**Fragmento seleccionado**
>>>>>
Zeitgeist. Recurrimos a un término alemán para referirnos al espíritu del tiempo en que vivimos, un contexto compartido que hace que ideas, decepciones, traumas, pasiones o sinsabores floten en el aire, el clima social e intelectual de una era del que es difícil, cuando no imposible, abstraerse.

Las metas, fobias y obsesiones de cada época contribuyen al surgimiento —o estancamiento, deformación, etc.— de conceptos, invenciones, ideologías, estrategias de confrontación. Las grandes tendencias de cada época impregnan la realidad con inercia imparable, y sólo quienes logran separar la moda que muta en la superficie de los cambios más profundos y lentos logran conservar cierta independencia de espíritu, como si las prisas del momento histórico no estuvieran hechas para ellos.

Pessoa (que eliminó el acento diacrítico de su apellido para confundirlo con “pessoa”, persona en portugués —alguien, o nadie—), paseando por la Baixa de Lisboa

El propio concepto de “zeitgeist” logrará su apogeo gracias al auge del idealismo alemán en el siglo XIX, cuando Hegel logre influir sobre las principales tendencias de una época, recurriendo a la teoría historicista y apostándolo todo a la influencia de la dialéctica: la reacción a la modernidad a cargo de románticos y nacionalistas (interesados en volver a un pasado idílico); así como la llamada a la lucha de clases para crear una nueva realidad más justa (materialismo dialéctico).

Cuando el historicismo sustituyó a la Iglesia

Marginados y carentes de popularidad en vida, los críticos al idealismo (Schopenhauer, quien se burlará de la supuesta grandeza del destino de personas y pueblos que postulan Hegel y Herder; Kierkegaard, que reivindicó la subjetividad de la experiencia humana; y Nietzsche, que comparará a los idealistas con la última degeneración de un modelo de pensamiento según él agotado, el platonismo), sabrán que un mundo sin grandes creencias religiosas tratará de establecer nuevas “religiones”.
<<<<<
**Ejercicio propuesto**
Continúa el fragmento sobre el zeitgeist y los críticos del idealismo alemán a partir de su última frase. El material siguiente procede de otra fuente.

**Extracto de datos**
>>>>>
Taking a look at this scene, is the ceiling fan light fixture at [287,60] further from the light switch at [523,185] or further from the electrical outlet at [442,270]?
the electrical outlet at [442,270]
<<<<<
**Respuesta escrita**
Al avanzarse al espíritu de su tiempo y reflexionar sobre lo que todavía no había llegado, estos tres pensadores carecieron de audiencia, respeto público e influencia en su época, pero su estatura no ha parado de crecer de manera proporcional a la decadencia del pensamiento hegeliano.

Tres proscritos del espíritu de su tiempo, incapaces de conformarse y disfrutar de las conferencias de Hegel, los panfletos de Marx y Engels, el romanticismo que añoraba el mundo caballeresco del Antiguo Régimen, etc. Los tres conscientes, cada uno a su manera, que nacionalismo, materialismo dialéctico y movimientos reaccionarios eran distintas expresiones de un mismo mal de época: la crisis del idealismo y la incapacidad para alumbrar una nueva visión del mundo que contentara las distintas convulsiones expuestas por la Ilustración.

Pensadores que evitaron a Hegel en el XIX

Está sujeto a interpretación eterna hasta qué punto la intuición llevó a Schopenhauer a prever la llegada del nihilismo; hasta qué punto Kierkegaard fue consciente de que cualquier intento de revivir la fuerza primitiva del cristianismo —celebrando, por ejemplo, el carácter humano y falible de las escrituras— demandaba esfuerzo y se circunscribiría a un puñado de lunáticos; hasta qué punto Nietzsche avanzó el mundo en que vivimos, un postmodernismo digitalizado donde triunfa el individualismo de las apariencias y donde escasea la autenticidad que surge de tomar riesgos, probar y crear cosas nuevas.

El idealismo de Hegel y sus numerosos imitadores, inspirados en la aspiración científica de este sistema filosófico que trataba de sustituir a la realidad nombrando sus supuestos mecanismos, cantaba la llegada de una supuesta época gloriosa de la técnica al servicio de los grandes ideales de la colectividad (sea ésta pueblo, clase social, rebaño religioso o las tres cosas a la vez). En cambio, Schopenhauer, Kierkegaard y, sobre todo, Nietzsche, observarán la época como testimonio aplastante de la decadencia y agotamiento de viejas ideas, un más de lo mismo con ropaje científico.

Rainer Maria Rilke

Lo decadente podía sólo combatirse desde el quijotismo: afirmando la vida desde la individualidad y más allá de la zona de influencia del “zeitgeist”, ese remolino de los tiempos que atrae a todo el mundo a supuestas luchas y revoluciones que, a menudo, son celebraciones expiatorias del continuismo: la manifestación política y social del siglo XIX había tomado el relevo a los grandes espectáculos de sacrificio público: el castigo de reos y herejes en la plaza pública, insoportable desde los excesos de Robespierre durante el Terror.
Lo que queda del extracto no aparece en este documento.